Kinder in Krisenfamilien leiden besonders

Betroffen von der Krise sind auch Kinder und Jugendliche: Arbeitsplatzverlust und Beziehungsstreits der Eltern seien für sie belastend, erzählt Satke von „Rat auf Draht“, dazu kommen Sorgen wegen der Schule. Nicht jeder Schüler komme mit E-Learning zurecht, die Kinder fühlten sich überfordert und hätten Sorge, ob sie den Unterrichtsstoff ausreichend verstehen. Nicht selten müssten sich Eltern und Kinder ein Notebook für Homeoffice und E-Learning teilen, das schüre das Konfliktpotenzial weiter.

Die Kinder würden zudem ihre Freunde sehr vermissen, gerade bei Jugendlichen sei das Zugehörigkeitsgefühl zu einer Gruppe sehr wichtig, auch physische Präsenz, sagt Satke. Während Jugendliche das mit Telefonaten kompensieren können, sind jüngere Kinder oftmals ganz von ihren Freunden, etwa auf dem Spielplatz, und weiteren wichtigen Bezugspersonen wie Lehrern abgeschnitten. Kronberger plädiert dafür, nicht nur Geschäfte zu öffnen, sondern auch den Kindern den Schulbesuch und den Kontakt zu Freunden zu ermöglichen.

Schule ist auch Ausgleich

Besonders unterschätzt werde der fehlende Ausgleich durch Schule und Hort für Kinder in psychosozial schwächeren Familien, betont Kronberger. In Familien mit chronisch oder psychisch kranken Eltern sei die Anspannung, jetzt wo auch die Kinder die ganze Zeit zu Hause seien, besonders hoch – diese „stillen“ Kinder würden sich aber am seltensten melden, weil sie es gewohnt seien, viel auszuhalten. Gerade ihnen würden Ansprechpersonen und Struktur, Werte und Normen aus Schule und Hort besonders fehlen.

Armut bleibt länger Thema

Viele Probleme werden mit dem Ende der Pandemie nicht gleich verschwinden, sind sich die Experten sicher. Gerade die finanziellen Folgen seien in vielen Familien durch Jobverlust und Kurzarbeit zu drastisch, so Keßelring, die Armutsgefährdung werde weiter zunehmen, ist sich Kapitany sicher. Eine Herausforderung werde auch, wenn ältere Personen und Risikopatienten weiter nicht raus dürften, während die Zwangspause für den Rest vorbei sei: „Da wird noch was auf uns zukommen“, so Keßelring.

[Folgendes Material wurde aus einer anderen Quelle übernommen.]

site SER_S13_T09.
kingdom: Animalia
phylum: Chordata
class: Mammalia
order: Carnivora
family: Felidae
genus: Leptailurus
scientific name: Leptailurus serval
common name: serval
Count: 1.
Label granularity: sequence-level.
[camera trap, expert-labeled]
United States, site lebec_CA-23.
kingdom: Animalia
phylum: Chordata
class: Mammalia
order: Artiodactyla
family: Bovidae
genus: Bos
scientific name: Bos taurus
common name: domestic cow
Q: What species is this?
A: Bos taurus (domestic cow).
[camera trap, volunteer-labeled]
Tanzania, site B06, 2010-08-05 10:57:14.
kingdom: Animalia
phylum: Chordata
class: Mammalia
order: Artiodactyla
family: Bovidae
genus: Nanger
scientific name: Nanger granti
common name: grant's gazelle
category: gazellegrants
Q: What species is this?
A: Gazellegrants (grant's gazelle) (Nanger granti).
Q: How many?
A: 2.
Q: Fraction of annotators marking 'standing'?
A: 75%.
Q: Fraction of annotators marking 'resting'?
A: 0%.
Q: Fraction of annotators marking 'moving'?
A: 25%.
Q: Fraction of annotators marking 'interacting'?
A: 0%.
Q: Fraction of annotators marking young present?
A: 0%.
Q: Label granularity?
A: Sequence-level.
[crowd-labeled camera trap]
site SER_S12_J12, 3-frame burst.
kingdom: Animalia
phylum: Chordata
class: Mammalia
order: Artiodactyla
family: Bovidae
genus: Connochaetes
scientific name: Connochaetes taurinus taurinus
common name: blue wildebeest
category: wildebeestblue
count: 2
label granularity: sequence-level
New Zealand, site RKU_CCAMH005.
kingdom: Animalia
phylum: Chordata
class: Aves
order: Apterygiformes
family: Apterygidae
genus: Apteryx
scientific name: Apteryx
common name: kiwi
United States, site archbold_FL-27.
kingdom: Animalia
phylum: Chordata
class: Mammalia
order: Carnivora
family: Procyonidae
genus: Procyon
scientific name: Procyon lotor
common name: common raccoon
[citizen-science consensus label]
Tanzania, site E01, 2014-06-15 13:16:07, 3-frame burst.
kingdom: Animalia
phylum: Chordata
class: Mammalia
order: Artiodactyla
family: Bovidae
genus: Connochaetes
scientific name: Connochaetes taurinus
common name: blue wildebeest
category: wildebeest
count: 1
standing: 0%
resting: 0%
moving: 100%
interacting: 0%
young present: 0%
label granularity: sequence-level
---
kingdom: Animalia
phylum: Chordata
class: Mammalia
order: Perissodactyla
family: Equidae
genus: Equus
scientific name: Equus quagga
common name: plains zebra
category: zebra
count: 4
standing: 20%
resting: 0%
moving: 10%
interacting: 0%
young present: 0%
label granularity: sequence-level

Bei allen Problemen gebe es aber auch viele Familien, die die Krise gut meistern, betonen Satke und Kronberger. In einem guten Elternhaus ermögliche die zusätzliche Nähe auch die Möglichkeit mehr zusammenzuwachsen, die Eltern würden vom Leben der Kinder mehr mitbekommen – und umgekehrt. „Sehr viele machen das sehr gut“, sagt Kronberger. Wichtig sei bei Problemen zu vermitteln, dass man damit nicht alleine sei, dass man darüber reden und jederzeit Hilfe holen könne, sagt Kapitany. Er hoffe, dass auch über die aktuelle Krise hinaus dafür genug Geld und Ressourcen da sind.